Session 1510: Grundmann's Legacy, V: Gender, Social Mobility, and Religious Reform

Thursday 9 July 2015, 09.00-10.30

Sponsor:Center for Medieval & Early Modern Studies, University of Colorado, Boulder
Organisers:Jennifer Kolpacoff Deane, Division of Social Science, University of Minnesota, Morris
Anne E. Lester, Department of History, University of Colorado, Boulder
Moderator/Chair:Fiona Griffiths, Department of History, Stanford University
Paper 1510-aSocial Mobility, Nobility, and the Premonstratensian Order in Northwestern Germany during the 12th Century
(Language: English)
Shelley Amiste Wolbrink, Department of History, Drury University, Missouri
Index terms: Ecclesiastical History, Historiography - Modern Scholarship, Monasticism, Women's Studies
Paper 1510-bThe Formation of Female Religious Identity: Cistercian Women vis-à-vis Their Semi-Religious Colleagues
(Language: English)
Sara Moens, Vakgroep Geschiedenis, Universiteit Gent
Index terms: Ecclesiastical History, Gender Studies, Historiography - Modern Scholarship, Monasticism
Paper 1510-cThe Ascetic Domestic Household in the Later Middle Ages
(Language: English)
Anneke B. Mulder-Bakker, Opleiding Nederlandse Taal en Cultuur, Universiteit Leiden
Index terms: Ecclesiastical History, Gender Studies, Historiography - Modern Scholarship, Lay Piety
Abstract

2015 marks the 80th anniversary of the first publication of Herbert Grundmann's monumental study, Religious Movements in the Middle Ages, and the 20th anniversary of its translation into English.

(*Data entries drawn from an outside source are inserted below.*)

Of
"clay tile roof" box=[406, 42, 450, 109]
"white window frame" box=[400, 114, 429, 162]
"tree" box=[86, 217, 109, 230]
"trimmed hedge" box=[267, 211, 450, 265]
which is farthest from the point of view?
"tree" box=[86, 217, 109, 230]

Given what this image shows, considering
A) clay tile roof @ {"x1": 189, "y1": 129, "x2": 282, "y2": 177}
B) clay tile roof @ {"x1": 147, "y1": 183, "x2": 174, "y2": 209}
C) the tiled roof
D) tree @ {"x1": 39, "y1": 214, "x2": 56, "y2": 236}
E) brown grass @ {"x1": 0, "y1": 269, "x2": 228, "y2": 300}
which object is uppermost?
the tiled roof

Part of a strand exploring the origins and impact of Grundmann’s historiographical legacy, this session looks anew at recent trends concerning the development the 'women’s religious movement,' a term Grundmann coined. Issues of gender, class, social status and social mobility contributed to the development of the women's religious movement and these papers address the many varieties of reformed religious life that that phrase has come to encompass.